Tuesday, July 13, 2010

There are two stories in the Times today...

...about the sexual abuse of children. Am I crazy, or do these both belong in the "Up is Down, Black is White" file? (All emphasis mine.)

The first is "Abuse Took Years to Ignite Belgian Clergy Inquiry":

The first resignation of a European bishop for abusing a child relative came unexpectedly on April 23. At 73, the Bruges bishop, Roger Vangheluwe, Belgium’s longest-serving prelate, tersely announced his retirement and acknowledged molesting “a boy in my close entourage.”

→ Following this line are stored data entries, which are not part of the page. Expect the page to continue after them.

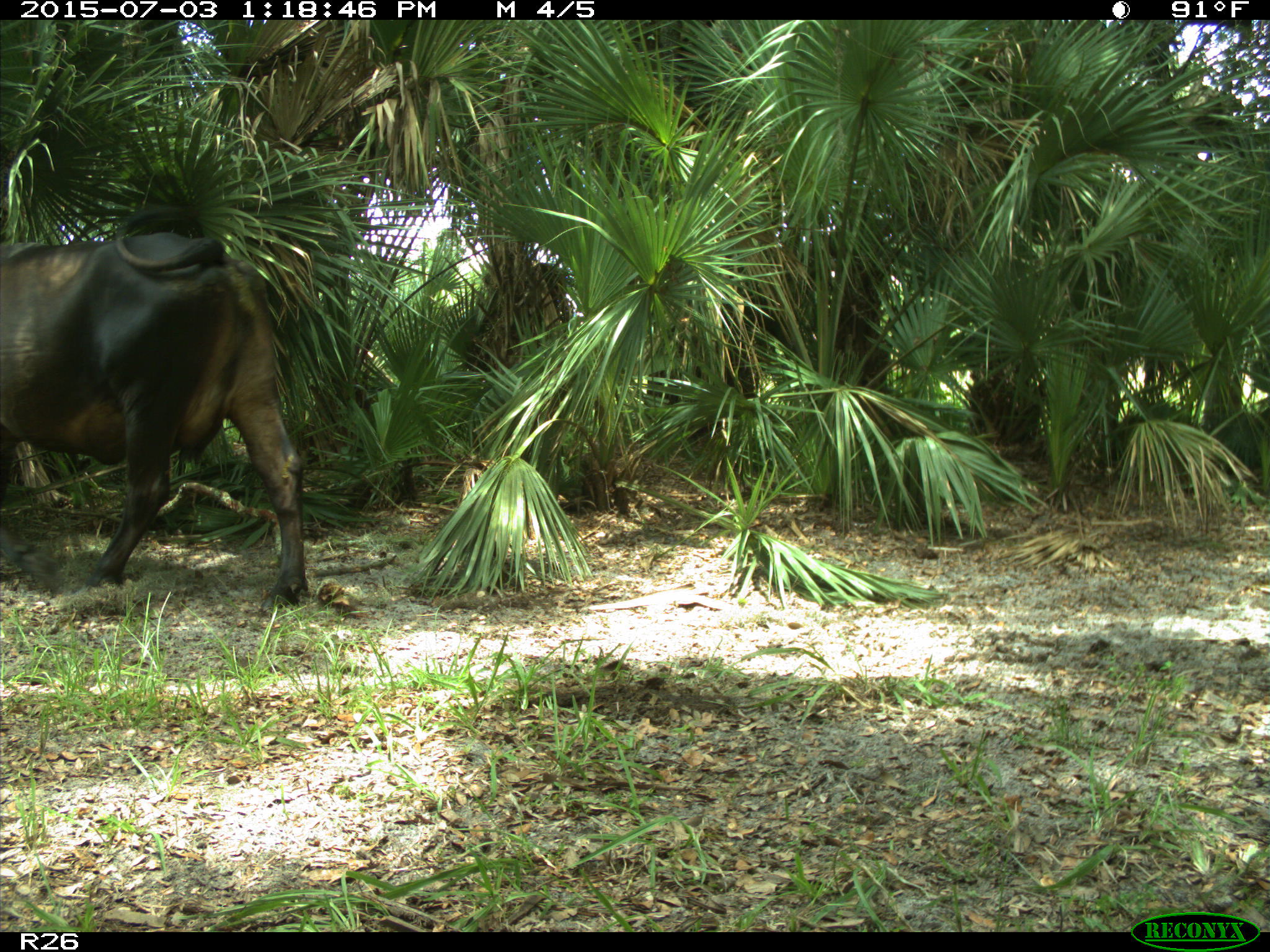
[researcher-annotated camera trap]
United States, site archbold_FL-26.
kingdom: Animalia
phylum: Chordata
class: Mammalia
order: Artiodactyla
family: Bovidae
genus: Bos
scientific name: Bos taurus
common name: domestic cow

The Vatican accepted the bishop’s resignation as the scandal erupted in April but said nothing about the case until the Belgian police raided church properties in late June, an act that Pope Benedict XVI called “deplorable.”

Bishop Vangheluwe, who retreated to a Trappist monastery, remains under investigation by the Belgian authorities in perhaps another child sexual abuse case and accusations that he concealed such complaints lodged against others.

The second piece is titled, "Swiss Reject U.S. Request to Extradite Polanski":

Roman Polanski’s repeated claims that there was misconduct at his trial for having sex with a 13-year-old girl in 1977 ran into a brick wall in American courts. But they were enough apparently to convince Swiss authorities that he should walk free.

Switzerland announced Monday that it would not extradite Mr. Polanski, a famous film director, to the United States in part because of fresh doubts over the conduct of the judge in his original trial.

“He’s a free man,” the Swiss justice minister, Eveline Widmer-Schlumpf, said at a news conference on Monday.

Mr. Polanski fled the United States in 1978 after he had pleaded guilty to one count of having unlawful sex with a minor and spent 42 days in psychiatric evaluation in Chino State Prison.